How much scratchy plastic can a car manufacturer get away with? The champion at that balancing act must be Volkswagen. The interior design of the Taigo is by and large the same as you’ll find in the T-Cross and very similar to the Polo hatchback.
That means it looks crisp but slightly forgettable and it’s getting a little long in the tooth next to the more imaginative style of the Vauxhall Mokka or Nissan Juke. VW makes sure that anything you need to touch regularly is made of high-grade materials – the leather on the steering wheel wouldn’t be out of place on an Audi – but everything else is hard plastic.

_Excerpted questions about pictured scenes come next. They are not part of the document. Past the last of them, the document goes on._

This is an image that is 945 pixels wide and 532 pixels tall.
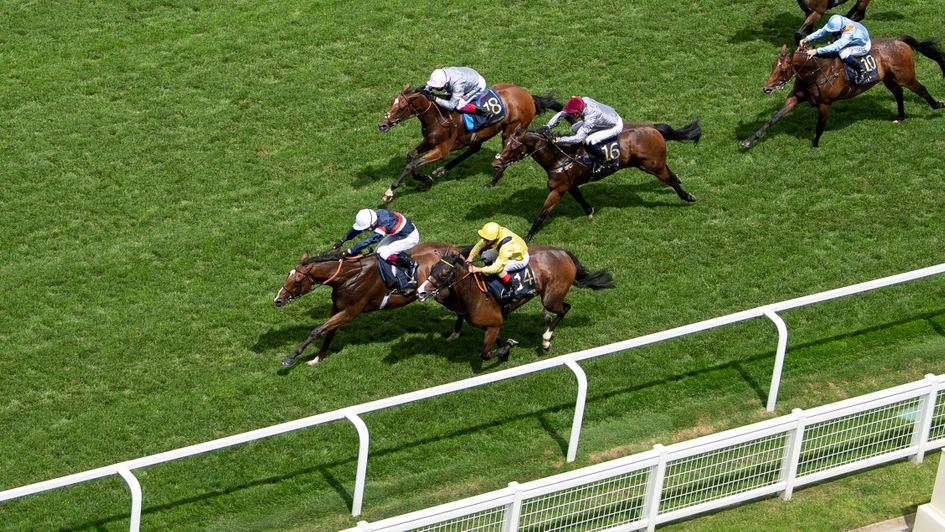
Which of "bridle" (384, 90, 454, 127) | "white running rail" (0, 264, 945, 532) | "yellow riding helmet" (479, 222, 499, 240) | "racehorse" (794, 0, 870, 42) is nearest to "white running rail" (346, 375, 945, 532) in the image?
"white running rail" (0, 264, 945, 532)

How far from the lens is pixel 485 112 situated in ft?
49.8

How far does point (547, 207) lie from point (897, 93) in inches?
188

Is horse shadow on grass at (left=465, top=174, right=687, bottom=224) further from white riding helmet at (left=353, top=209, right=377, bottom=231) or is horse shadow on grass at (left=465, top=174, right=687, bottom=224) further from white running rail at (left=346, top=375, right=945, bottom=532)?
white running rail at (left=346, top=375, right=945, bottom=532)

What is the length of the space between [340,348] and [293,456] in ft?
5.61

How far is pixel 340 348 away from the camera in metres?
12.9

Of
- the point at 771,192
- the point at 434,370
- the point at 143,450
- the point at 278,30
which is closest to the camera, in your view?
the point at 143,450

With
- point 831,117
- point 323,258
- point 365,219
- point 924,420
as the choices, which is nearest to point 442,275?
point 365,219

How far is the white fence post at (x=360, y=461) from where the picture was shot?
10.1 metres

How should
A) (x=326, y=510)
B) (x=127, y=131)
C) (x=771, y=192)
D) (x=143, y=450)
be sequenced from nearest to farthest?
(x=326, y=510), (x=143, y=450), (x=771, y=192), (x=127, y=131)

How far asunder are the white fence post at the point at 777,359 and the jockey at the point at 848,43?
4.79 metres

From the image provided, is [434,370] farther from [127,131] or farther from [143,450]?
[127,131]

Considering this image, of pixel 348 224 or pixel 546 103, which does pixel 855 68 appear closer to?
pixel 546 103

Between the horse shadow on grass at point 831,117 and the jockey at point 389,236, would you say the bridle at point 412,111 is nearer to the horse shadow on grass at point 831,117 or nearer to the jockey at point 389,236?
the jockey at point 389,236

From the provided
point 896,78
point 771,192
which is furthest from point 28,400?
point 896,78
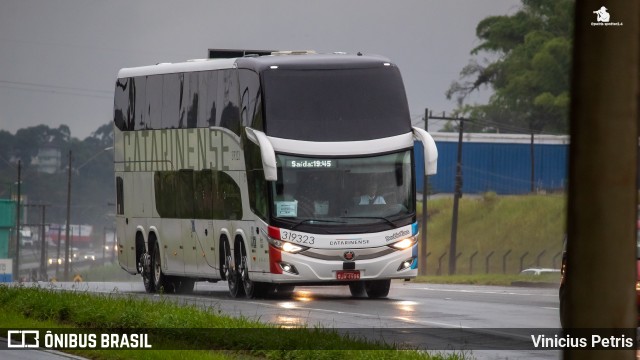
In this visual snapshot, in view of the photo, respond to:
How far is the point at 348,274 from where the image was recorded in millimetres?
24734

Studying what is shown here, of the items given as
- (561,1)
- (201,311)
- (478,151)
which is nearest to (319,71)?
(201,311)

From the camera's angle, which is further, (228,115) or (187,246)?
(187,246)

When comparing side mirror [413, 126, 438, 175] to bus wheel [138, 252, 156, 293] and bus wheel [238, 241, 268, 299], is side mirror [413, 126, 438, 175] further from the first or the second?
bus wheel [138, 252, 156, 293]

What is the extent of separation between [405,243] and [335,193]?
1.49 meters

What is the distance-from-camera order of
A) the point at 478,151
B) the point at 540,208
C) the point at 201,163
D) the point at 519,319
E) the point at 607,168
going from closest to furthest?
the point at 607,168
the point at 519,319
the point at 201,163
the point at 540,208
the point at 478,151

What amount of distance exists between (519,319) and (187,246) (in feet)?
32.7

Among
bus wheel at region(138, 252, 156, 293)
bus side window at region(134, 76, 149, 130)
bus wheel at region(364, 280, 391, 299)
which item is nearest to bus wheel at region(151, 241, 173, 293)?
bus wheel at region(138, 252, 156, 293)

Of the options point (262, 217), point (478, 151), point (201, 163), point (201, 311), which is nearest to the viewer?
point (201, 311)

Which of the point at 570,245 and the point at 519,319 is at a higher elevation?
the point at 570,245

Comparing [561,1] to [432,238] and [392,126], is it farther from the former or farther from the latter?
[392,126]

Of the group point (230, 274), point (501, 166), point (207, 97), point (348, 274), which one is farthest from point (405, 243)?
point (501, 166)

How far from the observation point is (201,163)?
28.0m

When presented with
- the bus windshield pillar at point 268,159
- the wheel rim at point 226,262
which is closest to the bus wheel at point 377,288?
the wheel rim at point 226,262

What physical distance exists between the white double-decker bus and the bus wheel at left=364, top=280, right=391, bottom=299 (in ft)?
0.08
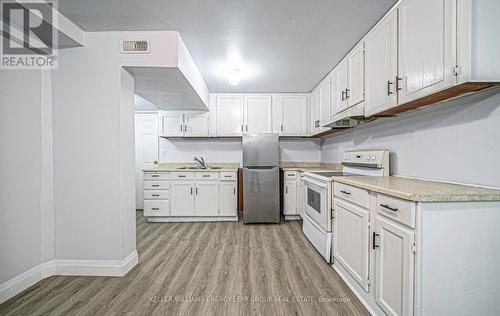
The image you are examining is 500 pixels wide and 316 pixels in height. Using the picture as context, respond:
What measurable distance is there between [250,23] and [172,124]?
9.22 feet

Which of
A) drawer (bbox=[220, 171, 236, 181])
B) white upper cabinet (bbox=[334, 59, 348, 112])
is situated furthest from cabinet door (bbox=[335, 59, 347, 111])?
drawer (bbox=[220, 171, 236, 181])

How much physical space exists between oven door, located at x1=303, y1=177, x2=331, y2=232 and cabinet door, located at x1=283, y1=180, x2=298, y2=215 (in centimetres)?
88

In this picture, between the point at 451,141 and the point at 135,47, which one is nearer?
the point at 451,141

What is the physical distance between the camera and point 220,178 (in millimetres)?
3846

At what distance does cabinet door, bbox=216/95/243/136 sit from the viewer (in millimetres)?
4148

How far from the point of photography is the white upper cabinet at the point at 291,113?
415cm

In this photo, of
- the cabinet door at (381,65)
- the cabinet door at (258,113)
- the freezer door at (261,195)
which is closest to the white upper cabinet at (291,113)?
the cabinet door at (258,113)

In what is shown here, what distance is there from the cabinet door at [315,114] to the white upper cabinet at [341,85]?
779 mm

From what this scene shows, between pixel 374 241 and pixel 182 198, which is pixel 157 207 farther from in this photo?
pixel 374 241

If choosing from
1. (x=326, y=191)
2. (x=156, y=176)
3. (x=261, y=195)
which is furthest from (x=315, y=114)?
(x=156, y=176)

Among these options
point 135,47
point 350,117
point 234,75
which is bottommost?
point 350,117

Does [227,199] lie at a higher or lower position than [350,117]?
lower

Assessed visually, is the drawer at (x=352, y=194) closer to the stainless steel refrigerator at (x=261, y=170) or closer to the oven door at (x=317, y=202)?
the oven door at (x=317, y=202)

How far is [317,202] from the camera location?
2559 mm
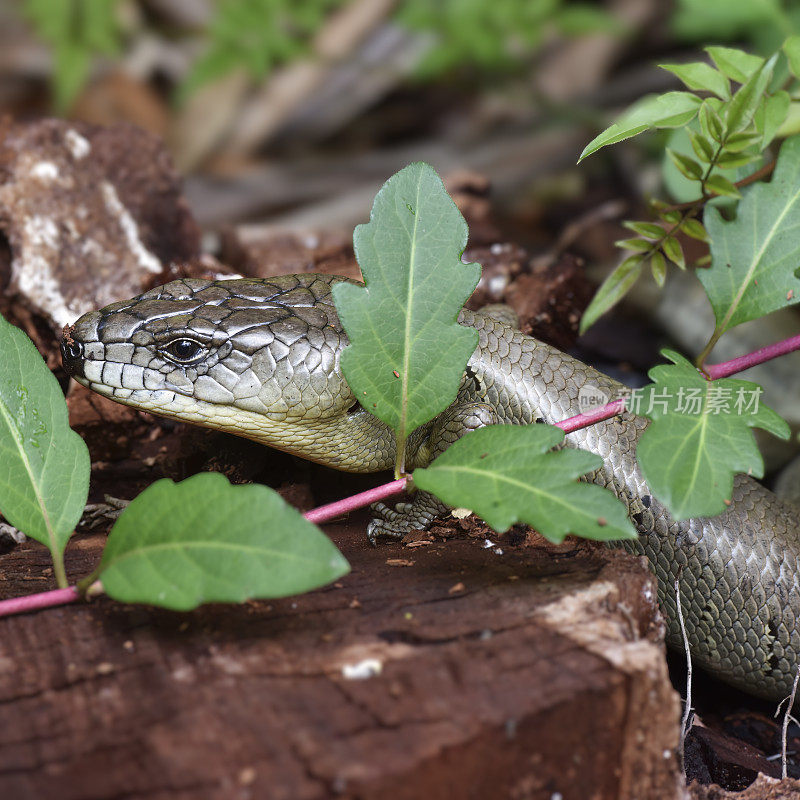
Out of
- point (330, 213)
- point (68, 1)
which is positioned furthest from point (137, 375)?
point (68, 1)

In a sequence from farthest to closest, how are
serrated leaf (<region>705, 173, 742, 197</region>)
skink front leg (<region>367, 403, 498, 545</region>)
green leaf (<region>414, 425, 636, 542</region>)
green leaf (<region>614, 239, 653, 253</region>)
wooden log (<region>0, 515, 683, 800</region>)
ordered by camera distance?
green leaf (<region>614, 239, 653, 253</region>)
skink front leg (<region>367, 403, 498, 545</region>)
serrated leaf (<region>705, 173, 742, 197</region>)
green leaf (<region>414, 425, 636, 542</region>)
wooden log (<region>0, 515, 683, 800</region>)

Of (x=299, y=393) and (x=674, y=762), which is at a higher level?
(x=299, y=393)

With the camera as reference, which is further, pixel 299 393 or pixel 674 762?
pixel 299 393

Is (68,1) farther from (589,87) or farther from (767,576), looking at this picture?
(767,576)

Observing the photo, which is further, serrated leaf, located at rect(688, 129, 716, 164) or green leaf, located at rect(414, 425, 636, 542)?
serrated leaf, located at rect(688, 129, 716, 164)

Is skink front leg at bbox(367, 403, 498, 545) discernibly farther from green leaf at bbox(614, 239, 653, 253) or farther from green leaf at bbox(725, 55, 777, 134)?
green leaf at bbox(725, 55, 777, 134)

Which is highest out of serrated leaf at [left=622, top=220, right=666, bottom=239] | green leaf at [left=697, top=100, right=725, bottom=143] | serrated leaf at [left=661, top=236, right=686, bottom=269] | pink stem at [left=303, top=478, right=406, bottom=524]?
green leaf at [left=697, top=100, right=725, bottom=143]

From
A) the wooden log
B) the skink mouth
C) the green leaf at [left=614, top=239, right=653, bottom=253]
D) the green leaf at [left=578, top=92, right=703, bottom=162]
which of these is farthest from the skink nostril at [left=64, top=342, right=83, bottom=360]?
the green leaf at [left=614, top=239, right=653, bottom=253]
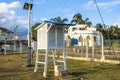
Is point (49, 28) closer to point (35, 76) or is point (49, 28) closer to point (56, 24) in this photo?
point (56, 24)

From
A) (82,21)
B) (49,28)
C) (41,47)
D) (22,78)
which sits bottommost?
(22,78)

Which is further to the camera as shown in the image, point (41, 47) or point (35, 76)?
point (41, 47)

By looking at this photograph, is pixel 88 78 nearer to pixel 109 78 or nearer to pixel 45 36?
pixel 109 78

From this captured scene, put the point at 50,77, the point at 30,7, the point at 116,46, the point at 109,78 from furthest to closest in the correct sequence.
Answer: the point at 116,46 < the point at 30,7 < the point at 50,77 < the point at 109,78

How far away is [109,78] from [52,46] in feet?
13.5

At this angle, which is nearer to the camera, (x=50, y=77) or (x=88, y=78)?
(x=88, y=78)

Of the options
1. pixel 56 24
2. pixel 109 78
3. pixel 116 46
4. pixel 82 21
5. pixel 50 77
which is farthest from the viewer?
pixel 82 21

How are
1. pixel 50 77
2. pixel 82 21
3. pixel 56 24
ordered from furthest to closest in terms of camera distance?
pixel 82 21
pixel 56 24
pixel 50 77

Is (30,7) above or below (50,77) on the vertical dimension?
above

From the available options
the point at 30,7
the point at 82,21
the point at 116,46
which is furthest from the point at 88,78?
the point at 82,21

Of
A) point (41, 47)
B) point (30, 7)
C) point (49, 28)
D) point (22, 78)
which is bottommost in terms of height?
point (22, 78)

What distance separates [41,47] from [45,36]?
0.83m

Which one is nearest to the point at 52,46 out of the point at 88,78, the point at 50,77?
the point at 50,77

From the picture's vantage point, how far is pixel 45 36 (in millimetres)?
16609
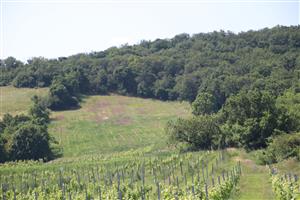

Hard-wearing for sure, but rather austere for a car nudging £30,000.
It doesn’t help that in most versions, the colour palette is a mix of black and grey. On Style trim, you can select the Ceramique-Visual Green, which gives you white and luminous green trim. It certainly lifts the ambience, but will probably be a bit too much for most buyers.
The upside of the interior being slightly dated is that for those who wish they could still buy a previous-generation Golf, the answer is right here. Yes, there is a touch screen to control various functions, but it’s a simpler and better-resolved version than you’ll find in the latest Golf or the ID cars, and it comes with a brace of shortcut buttons.
The climate is controlled via a separate, which does contain touch-sensitive buttons if you opt for the dual-zone climate control, but they are at least backlit. The rest of the ergonomics are pleasingly old-school, too, with physical buttons on the steering wheel and lane-keep assist that can be turned off by a press of the button on the column stalk.
Rear seat space – both legroom and headroom – is generous for the segment, and that includes more upright and less swoopy alternatives like the Skoda Kamiq and Hyundai Kona. The Taigo’s sloping roof line loses it 15l compared to the T-Cross, but it’s still pretty cavernous for a ‘small’ crossover.
Volkswagen Taigo infotainment and sat-nav
Less is often more when it comes to Volkswagen infotainment systems. In the latest Golf and ID cars, the interface is often unintuitive and slow, and the built-in navigation can be quite hard to fathom on the move, too.
The Taigo uses an older system, so its clearer menus and permanent shortcut buttons mean it’s perfectly easy to use, and it has Android Auto and wireless Apple CarPlay whichever version you go for. A wireless charging pad and four USB-C ports are standard on all versions too.
The basic system has an 8in screen, which is plenty, and as the navigation is mediocre, we wouldn’t bother with any of the upgrades. That money would be better spent on the upgraded ‘Beats’ audio system as the standard speakers are typical for a small car’s in that they’re nothing special.